## Your goal
In the stretch from the start of the entries through the line containing "3.65 meters", substitute "lawn strip" for "grass strip" and reproduce those lines otherwise unchanged. Omit the pictures from your answer.

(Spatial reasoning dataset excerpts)
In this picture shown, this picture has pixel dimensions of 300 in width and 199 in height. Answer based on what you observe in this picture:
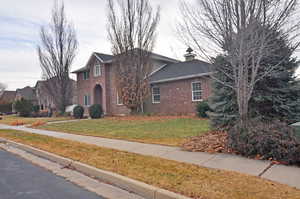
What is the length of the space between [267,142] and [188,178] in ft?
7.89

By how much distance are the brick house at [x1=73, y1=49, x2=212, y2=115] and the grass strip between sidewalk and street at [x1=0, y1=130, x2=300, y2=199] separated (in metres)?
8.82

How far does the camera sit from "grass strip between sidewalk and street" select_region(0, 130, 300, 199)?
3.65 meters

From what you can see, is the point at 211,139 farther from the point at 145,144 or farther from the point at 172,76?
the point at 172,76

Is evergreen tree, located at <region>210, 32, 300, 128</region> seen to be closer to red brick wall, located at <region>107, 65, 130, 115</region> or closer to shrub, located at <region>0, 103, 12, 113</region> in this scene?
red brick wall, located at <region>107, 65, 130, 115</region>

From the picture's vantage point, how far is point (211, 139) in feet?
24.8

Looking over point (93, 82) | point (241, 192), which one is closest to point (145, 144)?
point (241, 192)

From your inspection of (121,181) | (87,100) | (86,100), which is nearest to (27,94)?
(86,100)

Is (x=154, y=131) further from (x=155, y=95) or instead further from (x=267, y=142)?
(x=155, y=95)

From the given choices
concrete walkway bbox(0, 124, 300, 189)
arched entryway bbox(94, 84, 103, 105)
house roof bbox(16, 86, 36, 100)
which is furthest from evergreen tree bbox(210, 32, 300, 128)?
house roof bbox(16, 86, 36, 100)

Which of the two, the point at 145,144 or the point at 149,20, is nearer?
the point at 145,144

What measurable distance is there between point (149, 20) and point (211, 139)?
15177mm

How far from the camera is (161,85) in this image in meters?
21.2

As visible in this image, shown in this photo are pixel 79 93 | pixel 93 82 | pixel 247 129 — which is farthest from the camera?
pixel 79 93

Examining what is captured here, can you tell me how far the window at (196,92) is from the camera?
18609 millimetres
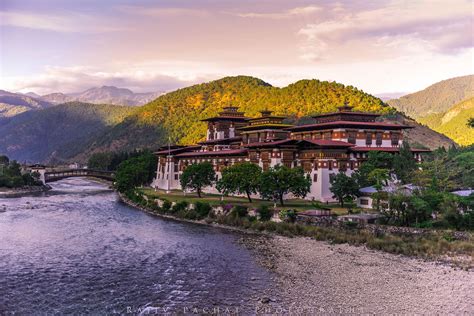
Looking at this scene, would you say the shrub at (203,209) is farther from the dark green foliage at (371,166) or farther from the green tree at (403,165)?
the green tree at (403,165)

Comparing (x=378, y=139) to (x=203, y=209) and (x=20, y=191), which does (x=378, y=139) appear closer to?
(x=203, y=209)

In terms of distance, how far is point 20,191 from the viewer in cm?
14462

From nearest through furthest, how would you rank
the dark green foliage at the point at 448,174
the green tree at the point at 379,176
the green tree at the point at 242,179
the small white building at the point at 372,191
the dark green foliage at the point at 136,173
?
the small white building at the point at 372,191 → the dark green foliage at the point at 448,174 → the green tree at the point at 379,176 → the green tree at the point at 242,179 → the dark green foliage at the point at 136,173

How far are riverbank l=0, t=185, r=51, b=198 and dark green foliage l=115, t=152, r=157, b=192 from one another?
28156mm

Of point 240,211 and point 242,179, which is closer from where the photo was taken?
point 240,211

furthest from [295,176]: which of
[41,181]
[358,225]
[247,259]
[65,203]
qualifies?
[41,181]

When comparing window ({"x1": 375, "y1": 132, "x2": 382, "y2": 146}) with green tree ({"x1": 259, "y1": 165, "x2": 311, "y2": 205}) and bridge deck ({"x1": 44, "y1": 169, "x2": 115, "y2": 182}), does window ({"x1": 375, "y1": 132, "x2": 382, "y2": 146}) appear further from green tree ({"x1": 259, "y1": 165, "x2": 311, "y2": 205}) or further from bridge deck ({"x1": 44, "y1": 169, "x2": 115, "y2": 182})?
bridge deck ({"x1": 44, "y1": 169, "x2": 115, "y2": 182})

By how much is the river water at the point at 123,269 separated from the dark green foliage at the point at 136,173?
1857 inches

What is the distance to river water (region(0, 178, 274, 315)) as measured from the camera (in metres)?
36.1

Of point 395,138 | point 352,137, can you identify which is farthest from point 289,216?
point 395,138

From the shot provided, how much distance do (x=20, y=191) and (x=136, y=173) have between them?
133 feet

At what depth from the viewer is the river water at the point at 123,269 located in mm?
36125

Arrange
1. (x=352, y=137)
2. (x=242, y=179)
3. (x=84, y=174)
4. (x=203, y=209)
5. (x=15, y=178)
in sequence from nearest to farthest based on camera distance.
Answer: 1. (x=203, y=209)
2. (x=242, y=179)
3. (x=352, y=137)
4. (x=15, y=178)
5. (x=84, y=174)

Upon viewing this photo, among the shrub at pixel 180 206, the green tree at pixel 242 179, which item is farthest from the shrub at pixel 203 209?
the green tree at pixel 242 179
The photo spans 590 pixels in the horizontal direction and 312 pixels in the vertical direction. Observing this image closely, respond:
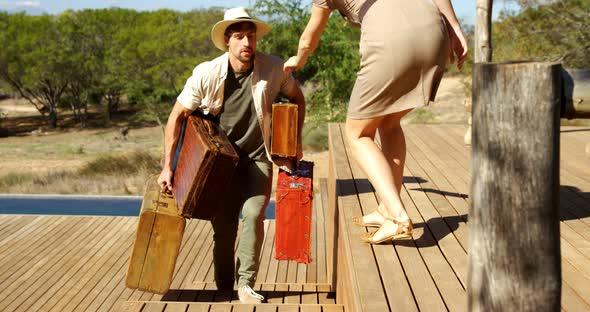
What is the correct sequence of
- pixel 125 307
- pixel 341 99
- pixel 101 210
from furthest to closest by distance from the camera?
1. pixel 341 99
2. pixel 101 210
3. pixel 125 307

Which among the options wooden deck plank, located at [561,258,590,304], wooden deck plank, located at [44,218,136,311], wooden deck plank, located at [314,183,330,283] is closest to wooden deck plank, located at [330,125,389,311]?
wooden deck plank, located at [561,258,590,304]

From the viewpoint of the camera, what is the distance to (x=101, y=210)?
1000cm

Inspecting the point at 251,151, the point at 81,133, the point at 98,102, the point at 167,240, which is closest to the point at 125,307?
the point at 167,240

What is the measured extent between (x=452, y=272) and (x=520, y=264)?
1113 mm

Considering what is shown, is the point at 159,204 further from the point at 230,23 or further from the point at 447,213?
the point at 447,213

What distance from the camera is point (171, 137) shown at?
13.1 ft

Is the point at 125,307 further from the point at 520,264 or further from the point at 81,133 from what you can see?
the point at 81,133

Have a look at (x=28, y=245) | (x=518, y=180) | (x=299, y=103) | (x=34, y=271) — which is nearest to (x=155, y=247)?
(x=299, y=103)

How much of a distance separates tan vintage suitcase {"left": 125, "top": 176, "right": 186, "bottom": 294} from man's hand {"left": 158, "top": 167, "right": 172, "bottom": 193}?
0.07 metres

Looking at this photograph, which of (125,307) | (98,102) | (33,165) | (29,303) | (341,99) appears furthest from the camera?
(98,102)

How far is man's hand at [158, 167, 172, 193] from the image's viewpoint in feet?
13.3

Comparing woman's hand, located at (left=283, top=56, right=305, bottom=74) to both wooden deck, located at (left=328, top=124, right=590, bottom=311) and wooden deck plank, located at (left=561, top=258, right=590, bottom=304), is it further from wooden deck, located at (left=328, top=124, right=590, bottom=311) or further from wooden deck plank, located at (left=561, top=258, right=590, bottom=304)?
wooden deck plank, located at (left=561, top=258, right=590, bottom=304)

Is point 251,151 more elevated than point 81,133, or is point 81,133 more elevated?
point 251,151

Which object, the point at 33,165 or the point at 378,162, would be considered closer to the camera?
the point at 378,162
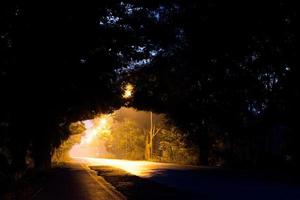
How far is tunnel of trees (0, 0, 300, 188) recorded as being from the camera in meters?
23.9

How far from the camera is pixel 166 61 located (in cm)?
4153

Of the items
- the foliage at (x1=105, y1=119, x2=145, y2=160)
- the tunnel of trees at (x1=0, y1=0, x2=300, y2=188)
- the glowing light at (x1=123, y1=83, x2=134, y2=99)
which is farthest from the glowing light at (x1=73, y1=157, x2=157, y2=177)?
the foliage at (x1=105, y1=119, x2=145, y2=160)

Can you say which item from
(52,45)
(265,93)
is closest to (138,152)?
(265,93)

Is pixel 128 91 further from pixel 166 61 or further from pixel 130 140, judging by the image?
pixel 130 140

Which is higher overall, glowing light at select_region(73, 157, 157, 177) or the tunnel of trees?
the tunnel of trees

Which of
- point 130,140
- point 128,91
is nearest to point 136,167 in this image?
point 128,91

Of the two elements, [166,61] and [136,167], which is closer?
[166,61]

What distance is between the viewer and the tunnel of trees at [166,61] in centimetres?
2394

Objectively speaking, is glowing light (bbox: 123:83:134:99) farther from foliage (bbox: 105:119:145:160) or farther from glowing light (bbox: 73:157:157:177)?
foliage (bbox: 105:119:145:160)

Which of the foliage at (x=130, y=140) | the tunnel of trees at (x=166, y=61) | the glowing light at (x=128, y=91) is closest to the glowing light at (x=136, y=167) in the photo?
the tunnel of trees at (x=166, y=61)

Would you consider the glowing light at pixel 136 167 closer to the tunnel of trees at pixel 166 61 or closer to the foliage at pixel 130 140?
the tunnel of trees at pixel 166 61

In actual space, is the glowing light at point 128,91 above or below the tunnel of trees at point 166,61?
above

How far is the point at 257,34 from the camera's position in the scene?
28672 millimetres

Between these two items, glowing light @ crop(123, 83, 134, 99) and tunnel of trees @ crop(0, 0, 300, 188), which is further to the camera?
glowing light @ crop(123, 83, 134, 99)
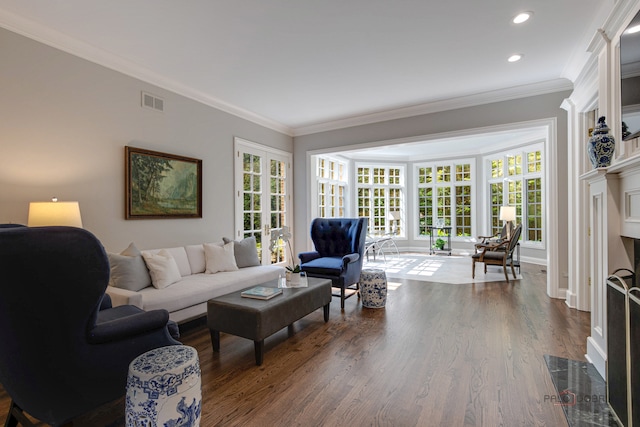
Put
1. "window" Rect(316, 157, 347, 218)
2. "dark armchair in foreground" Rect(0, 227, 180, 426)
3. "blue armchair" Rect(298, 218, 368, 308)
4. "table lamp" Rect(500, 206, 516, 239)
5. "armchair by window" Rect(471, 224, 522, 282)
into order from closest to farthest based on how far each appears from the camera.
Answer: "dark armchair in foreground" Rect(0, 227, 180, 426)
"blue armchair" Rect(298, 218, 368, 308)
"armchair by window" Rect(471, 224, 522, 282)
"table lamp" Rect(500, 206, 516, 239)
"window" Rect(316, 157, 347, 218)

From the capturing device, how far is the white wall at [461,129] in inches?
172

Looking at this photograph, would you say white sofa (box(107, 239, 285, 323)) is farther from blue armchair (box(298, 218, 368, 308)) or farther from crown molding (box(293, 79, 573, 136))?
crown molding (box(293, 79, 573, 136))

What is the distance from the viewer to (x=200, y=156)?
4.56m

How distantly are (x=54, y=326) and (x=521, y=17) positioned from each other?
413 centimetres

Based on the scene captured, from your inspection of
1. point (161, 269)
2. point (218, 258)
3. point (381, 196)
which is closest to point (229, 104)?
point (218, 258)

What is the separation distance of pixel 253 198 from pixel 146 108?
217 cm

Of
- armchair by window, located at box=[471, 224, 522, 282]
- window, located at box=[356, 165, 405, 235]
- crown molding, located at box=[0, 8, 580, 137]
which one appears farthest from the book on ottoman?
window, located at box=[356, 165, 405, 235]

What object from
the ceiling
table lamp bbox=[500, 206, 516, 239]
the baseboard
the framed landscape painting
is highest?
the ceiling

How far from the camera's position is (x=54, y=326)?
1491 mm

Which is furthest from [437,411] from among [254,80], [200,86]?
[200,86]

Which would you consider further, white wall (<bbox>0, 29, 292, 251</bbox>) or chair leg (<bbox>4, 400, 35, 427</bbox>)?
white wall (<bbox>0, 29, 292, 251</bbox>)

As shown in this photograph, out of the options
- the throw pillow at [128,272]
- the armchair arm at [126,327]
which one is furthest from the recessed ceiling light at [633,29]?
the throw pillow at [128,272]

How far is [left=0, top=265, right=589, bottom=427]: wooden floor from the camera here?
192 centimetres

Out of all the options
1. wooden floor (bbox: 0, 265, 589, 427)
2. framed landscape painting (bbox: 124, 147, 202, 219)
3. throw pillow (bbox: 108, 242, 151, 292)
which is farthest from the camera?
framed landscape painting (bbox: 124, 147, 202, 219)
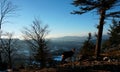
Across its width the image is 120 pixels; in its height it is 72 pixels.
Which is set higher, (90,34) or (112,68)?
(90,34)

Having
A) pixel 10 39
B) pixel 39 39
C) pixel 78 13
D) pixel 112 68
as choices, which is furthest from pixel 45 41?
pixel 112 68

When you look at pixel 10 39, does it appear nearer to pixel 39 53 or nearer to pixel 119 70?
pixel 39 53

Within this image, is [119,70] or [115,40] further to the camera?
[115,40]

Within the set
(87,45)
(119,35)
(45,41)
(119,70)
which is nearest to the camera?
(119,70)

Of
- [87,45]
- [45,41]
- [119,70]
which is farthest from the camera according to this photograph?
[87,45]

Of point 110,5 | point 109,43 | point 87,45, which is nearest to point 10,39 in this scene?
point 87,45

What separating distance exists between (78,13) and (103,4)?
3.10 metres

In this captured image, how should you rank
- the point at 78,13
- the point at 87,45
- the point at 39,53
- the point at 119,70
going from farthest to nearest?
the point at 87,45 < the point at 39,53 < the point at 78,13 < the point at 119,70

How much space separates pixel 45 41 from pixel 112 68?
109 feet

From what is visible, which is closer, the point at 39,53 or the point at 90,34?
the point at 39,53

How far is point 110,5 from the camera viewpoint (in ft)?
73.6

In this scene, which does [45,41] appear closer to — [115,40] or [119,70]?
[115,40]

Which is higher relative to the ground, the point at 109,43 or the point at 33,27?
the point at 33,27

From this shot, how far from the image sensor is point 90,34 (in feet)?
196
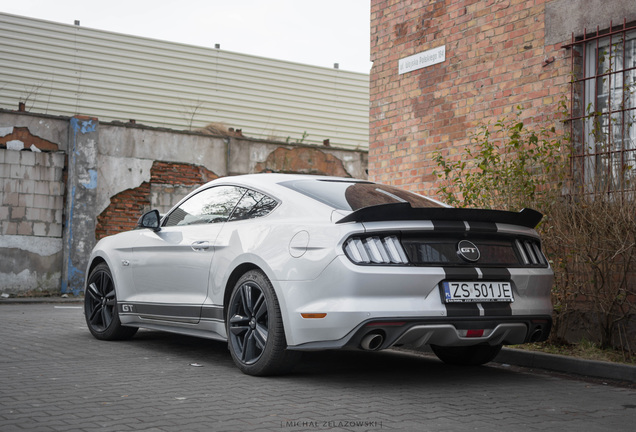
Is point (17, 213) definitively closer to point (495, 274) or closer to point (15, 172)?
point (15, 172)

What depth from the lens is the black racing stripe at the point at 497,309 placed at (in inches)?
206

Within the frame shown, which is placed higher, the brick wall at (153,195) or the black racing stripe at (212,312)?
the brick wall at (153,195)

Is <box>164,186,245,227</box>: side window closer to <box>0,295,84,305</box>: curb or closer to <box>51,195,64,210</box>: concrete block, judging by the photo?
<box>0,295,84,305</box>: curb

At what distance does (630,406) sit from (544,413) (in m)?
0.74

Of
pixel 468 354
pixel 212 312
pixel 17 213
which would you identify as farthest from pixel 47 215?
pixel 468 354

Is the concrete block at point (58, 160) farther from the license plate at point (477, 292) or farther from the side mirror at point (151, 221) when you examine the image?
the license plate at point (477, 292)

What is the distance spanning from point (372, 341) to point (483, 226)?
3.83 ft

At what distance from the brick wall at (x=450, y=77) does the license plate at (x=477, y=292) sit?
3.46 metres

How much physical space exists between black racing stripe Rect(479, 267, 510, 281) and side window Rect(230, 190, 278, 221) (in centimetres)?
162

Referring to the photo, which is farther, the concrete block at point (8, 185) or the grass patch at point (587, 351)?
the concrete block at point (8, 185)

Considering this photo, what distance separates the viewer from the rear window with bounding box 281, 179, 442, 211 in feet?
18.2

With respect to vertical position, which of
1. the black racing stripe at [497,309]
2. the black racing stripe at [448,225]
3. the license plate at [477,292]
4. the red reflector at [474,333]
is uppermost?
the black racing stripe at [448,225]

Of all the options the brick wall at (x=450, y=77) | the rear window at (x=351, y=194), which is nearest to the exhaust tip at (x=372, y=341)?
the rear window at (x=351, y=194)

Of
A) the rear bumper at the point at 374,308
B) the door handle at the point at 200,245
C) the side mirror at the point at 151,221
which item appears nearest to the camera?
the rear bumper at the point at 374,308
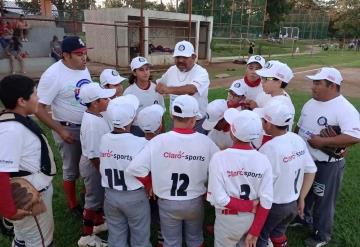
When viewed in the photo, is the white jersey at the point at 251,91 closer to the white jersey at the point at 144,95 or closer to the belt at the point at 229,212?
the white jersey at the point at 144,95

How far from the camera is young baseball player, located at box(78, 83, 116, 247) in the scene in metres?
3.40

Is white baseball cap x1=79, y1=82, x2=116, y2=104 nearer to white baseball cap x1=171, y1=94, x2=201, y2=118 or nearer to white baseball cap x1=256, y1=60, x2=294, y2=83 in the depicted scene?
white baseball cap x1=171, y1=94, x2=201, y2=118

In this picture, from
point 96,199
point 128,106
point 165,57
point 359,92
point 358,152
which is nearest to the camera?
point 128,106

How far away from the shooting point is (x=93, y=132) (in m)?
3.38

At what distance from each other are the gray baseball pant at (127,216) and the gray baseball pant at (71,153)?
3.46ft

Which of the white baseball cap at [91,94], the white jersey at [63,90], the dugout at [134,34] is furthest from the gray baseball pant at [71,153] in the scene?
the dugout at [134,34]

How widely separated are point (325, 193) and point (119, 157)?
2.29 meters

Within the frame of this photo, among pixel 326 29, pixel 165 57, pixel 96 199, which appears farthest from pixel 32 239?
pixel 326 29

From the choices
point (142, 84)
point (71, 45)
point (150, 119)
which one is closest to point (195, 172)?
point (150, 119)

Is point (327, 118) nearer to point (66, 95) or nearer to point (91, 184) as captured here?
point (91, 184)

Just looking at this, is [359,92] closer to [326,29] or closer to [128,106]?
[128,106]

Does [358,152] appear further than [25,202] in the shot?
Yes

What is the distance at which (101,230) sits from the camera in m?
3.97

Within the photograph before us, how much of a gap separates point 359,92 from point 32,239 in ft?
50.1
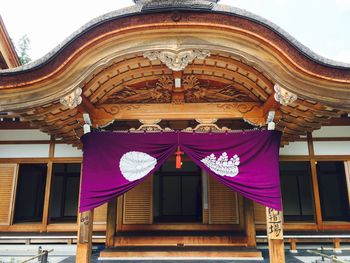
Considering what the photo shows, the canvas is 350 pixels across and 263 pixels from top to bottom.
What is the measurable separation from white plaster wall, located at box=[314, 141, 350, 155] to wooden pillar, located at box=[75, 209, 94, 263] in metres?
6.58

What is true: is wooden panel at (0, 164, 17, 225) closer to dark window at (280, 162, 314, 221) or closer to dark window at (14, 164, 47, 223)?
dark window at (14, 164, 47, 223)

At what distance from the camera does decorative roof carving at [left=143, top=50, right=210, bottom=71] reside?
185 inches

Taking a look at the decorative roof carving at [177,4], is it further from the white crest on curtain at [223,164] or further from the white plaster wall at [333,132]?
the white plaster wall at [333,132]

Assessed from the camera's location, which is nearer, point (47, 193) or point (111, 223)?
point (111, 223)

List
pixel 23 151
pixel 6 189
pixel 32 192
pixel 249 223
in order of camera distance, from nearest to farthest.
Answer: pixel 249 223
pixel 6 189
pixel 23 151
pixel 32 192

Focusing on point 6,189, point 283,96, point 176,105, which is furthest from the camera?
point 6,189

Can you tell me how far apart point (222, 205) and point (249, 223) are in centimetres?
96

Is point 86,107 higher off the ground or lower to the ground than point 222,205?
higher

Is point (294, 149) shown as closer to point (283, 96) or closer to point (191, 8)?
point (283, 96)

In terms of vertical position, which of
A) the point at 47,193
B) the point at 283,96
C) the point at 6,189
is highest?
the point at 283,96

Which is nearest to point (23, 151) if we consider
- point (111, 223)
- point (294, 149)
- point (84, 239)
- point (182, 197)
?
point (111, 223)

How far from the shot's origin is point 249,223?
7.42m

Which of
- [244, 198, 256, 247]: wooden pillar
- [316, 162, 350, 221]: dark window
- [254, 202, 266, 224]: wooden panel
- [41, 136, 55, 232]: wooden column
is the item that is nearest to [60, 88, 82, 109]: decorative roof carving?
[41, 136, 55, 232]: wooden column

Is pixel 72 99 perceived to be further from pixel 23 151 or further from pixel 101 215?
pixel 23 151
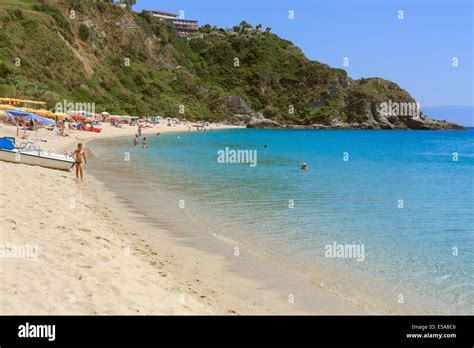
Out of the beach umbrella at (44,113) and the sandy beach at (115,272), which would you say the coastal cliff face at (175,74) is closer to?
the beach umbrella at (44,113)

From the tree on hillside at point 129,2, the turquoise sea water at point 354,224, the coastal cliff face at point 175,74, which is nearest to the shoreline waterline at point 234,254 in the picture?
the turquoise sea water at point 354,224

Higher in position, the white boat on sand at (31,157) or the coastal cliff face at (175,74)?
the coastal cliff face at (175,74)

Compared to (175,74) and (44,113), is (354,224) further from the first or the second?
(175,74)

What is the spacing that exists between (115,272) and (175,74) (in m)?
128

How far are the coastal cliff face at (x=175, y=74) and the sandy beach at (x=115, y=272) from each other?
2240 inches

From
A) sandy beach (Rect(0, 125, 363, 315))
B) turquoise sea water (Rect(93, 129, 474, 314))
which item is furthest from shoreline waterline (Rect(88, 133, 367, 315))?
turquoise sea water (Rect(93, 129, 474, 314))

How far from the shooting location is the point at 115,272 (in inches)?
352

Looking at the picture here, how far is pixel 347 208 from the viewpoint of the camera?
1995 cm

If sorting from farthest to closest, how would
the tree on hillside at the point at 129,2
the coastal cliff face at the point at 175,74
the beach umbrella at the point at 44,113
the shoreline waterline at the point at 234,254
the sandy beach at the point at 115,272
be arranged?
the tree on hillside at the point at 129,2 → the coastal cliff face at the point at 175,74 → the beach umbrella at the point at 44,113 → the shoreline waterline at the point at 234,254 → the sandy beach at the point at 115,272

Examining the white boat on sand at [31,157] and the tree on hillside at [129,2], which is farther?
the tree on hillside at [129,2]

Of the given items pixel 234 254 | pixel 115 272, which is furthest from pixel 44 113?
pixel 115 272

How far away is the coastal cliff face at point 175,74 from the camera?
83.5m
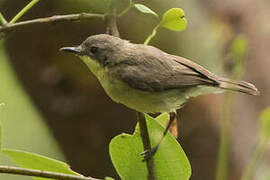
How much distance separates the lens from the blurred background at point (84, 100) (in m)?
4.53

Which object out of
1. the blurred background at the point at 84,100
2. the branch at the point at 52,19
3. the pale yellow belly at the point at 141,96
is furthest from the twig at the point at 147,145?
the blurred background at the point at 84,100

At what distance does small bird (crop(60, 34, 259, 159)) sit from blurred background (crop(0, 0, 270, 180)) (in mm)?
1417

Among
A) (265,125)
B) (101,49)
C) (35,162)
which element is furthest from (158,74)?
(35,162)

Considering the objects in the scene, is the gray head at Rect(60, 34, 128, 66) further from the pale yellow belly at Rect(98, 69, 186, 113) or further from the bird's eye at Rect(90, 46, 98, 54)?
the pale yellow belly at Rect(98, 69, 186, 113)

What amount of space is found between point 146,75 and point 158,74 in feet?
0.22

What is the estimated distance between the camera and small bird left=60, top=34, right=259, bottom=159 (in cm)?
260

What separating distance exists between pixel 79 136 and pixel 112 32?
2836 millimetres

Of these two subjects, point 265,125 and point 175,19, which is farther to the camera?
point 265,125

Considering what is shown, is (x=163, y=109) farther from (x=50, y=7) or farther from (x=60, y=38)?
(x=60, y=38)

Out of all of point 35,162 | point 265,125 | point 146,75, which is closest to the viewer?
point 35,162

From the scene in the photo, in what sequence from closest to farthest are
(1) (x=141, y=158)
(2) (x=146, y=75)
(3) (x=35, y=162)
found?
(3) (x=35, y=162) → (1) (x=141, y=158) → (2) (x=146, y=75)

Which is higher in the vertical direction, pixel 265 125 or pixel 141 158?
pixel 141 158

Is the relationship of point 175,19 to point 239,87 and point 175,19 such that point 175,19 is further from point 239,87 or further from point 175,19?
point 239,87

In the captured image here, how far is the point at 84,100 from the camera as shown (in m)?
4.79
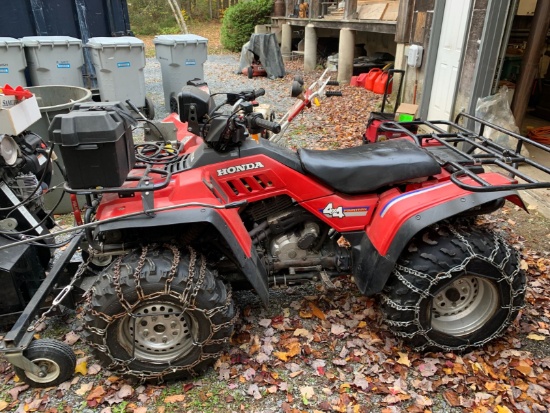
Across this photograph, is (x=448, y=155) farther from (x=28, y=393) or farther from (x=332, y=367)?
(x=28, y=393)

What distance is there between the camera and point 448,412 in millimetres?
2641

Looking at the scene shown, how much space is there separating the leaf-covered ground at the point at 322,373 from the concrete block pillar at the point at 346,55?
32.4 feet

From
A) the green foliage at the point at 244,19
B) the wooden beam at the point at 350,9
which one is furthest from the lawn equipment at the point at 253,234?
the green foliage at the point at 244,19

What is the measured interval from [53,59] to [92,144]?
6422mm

## Complete answer
In this picture shown, this picture has pixel dimensions of 300 in width and 199 in height. Answer based on what you observe in this picture:
What is the length of the space between [267,142] and [188,178] in ft?
7.89

By how much distance are the brick house at [x1=73, y1=49, x2=212, y2=115] and the lawn strip between sidewalk and street at [x1=0, y1=130, x2=300, y2=199] separated (in metres)?
8.82

How far does the camera sit from "lawn strip between sidewalk and street" select_region(0, 130, 300, 199)?
3.65 meters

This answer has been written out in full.